### Assignment
Write the next part of the passage on serotonin and glutamate receptors in schizophrenia, starting after its final sentence.

### Excerpt provided
Three different neurotransmitters, dopamine, serotonin, and glutamate, have each spawned hypotheses about the neurochemical alterations in schizophrenia. The receptors for these neurotransmitters, as well as for many therapeutic drugs, are members of the largest class of signaling molecules in the human genome, the G-protein coupled receptors (GPCRs). The recent identification of a molecular complex in the brain made up of a pair of GPCRs, one for glutamate and another for serotonin, may provide insight into the neurochemistry of schizophrenia and the mechanism of action of antipsychotic medications commonly used in pediatric patients (1).

The discovery of the structural and functional relationship of these receptors evolved from work on the mechanism of action of hallucinogenic chemicals that are related to serotonin. Natural hallucinogens, such as mescaline or psilocybin, and synthetic hallucinogens, such as lysergic acid diethylamide, cause their neuropsychological effects by activating the serotonin 2A receptor, a brain GPCR. Because the effects of hallucinogens have only some similarities to the perceptual and affect disturbances experienced in schizophrenia, the usefulness of studying hallucinogens as a model for schizophrenia has been debated. Supporting the relevance of studying hallucinogens to understand schizophrenia, however, is the observation that the serotonin 2A receptor also interacts with atypical antipsychotic medications used to treat schizophrenia, such as risperidone and clozapine.

Surprisingly, the serotonin 2A receptor was discovered to form a functional molecular complex with a different GPCR, the metabotropic glutamate 2 receptor. Interestingly, the brains of untreated patients with schizophrenia showed increased levels of the serotonin receptor and decreased levels of the glutamate receptor. The recent success of a phase II clinical trial for a member of a new class of antipsychotic drugs that binds to and activates the metabotropic glutamate 2 receptor also suggests that this complex may play a role in the altered thinking processes of schizophrenia (2).

[Records contained in a dataset]
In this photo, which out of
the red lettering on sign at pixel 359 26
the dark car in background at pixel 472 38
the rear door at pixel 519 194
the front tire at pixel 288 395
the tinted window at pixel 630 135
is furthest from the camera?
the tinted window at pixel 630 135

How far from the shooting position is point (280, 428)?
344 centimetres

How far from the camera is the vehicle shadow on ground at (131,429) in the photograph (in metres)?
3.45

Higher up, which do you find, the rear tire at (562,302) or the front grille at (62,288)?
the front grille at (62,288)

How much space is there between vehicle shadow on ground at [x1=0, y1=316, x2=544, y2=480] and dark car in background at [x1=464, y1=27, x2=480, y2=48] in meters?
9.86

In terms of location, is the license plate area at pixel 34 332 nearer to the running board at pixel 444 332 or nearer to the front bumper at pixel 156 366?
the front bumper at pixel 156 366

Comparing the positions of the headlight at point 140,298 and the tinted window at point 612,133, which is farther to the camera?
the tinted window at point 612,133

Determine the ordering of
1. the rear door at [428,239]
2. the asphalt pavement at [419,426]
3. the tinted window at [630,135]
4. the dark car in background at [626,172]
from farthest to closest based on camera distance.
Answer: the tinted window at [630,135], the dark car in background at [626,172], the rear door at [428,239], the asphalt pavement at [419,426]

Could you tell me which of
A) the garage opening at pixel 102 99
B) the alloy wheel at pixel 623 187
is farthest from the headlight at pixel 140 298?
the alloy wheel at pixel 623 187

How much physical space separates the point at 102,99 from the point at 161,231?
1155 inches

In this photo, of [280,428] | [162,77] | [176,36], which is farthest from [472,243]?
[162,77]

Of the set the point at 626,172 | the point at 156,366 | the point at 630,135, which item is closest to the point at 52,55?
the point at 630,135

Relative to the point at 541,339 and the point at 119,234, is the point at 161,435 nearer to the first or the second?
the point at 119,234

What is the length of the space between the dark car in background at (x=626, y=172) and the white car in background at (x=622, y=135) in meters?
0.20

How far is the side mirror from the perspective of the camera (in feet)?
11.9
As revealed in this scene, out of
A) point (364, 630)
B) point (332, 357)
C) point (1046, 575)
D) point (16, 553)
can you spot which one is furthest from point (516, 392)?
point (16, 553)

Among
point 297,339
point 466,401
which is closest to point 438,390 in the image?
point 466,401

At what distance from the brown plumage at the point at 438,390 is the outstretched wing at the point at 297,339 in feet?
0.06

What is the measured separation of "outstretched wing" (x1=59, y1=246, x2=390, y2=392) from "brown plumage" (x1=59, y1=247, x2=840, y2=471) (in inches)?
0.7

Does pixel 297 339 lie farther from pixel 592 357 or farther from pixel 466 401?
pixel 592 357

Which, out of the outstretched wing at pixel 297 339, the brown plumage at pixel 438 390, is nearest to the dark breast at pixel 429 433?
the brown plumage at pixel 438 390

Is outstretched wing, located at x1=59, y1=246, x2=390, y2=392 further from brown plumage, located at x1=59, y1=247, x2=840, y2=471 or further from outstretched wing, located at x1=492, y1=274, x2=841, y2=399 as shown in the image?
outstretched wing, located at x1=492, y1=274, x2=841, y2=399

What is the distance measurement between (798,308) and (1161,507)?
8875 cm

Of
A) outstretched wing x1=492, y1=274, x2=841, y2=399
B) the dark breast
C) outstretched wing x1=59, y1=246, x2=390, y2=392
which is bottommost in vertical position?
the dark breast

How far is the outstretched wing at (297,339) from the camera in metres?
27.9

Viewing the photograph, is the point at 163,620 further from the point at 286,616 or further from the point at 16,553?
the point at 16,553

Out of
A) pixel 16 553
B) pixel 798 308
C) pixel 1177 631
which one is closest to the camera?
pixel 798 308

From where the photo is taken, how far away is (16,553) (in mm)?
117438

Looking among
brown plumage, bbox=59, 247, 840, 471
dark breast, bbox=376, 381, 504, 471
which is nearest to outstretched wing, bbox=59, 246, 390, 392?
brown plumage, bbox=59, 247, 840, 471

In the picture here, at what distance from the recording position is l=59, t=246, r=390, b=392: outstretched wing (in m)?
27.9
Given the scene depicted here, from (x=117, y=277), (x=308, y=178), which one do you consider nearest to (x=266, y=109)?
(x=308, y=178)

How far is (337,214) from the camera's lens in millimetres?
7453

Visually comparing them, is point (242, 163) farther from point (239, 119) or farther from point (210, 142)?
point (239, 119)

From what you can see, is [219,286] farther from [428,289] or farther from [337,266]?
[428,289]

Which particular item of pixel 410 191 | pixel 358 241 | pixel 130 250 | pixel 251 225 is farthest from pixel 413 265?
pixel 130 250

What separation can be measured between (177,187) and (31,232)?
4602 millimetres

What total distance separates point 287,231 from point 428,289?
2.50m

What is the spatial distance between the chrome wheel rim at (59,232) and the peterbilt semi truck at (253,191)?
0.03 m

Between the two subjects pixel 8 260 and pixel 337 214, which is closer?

### Output
The new complex includes the serotonin receptor that binds hallucinogens and is blocked by atypical antipsychotic medications, as well as the glutamate receptor that binds glutamate antipsychotic drugs under development. This suggests that these two different classes of schizophrenia drugs may be acting at different components of the same molecular complex. Supporting this notion are several observations. Lysergic acid diethylamide and other hallucinogens cause a particular pattern of neuronal signaling when acting at this complex. Further, the hallucinogen response is suppressed by drugs that activate the glutamate receptor component. Perhaps the changes in the two receptors found in the brains of untreated patients with schizophrenia alter the integration of glutamate and serotonin signaling in a way that predisposes to psychosis.

The first class of drugs developed for schizophrenia, which includes antipsychotics like chlorpromazine and haloperidol, are believed to work via a different GPCR target, the dopamine D2 receptor. At this time, the relationship of dopamine signaling to the serotonin-glutamate receptor complex is unknown. Nonetheless, the discovery of the serotonin-glutamate receptor pair suggests that the mechanisms for the perceptual disturbances caused by hallucinogenic drugs of abuse, for the disordered thought processes in schizophrenia and for the actions of two important classes of antipsychotic medications may be related. The existence of this complex could help integrate hypotheses about the contributions of serotonin signaling and of glutamate signaling to the symptoms of schizophrenia and may facilitate the development of drugs to treat psychosis.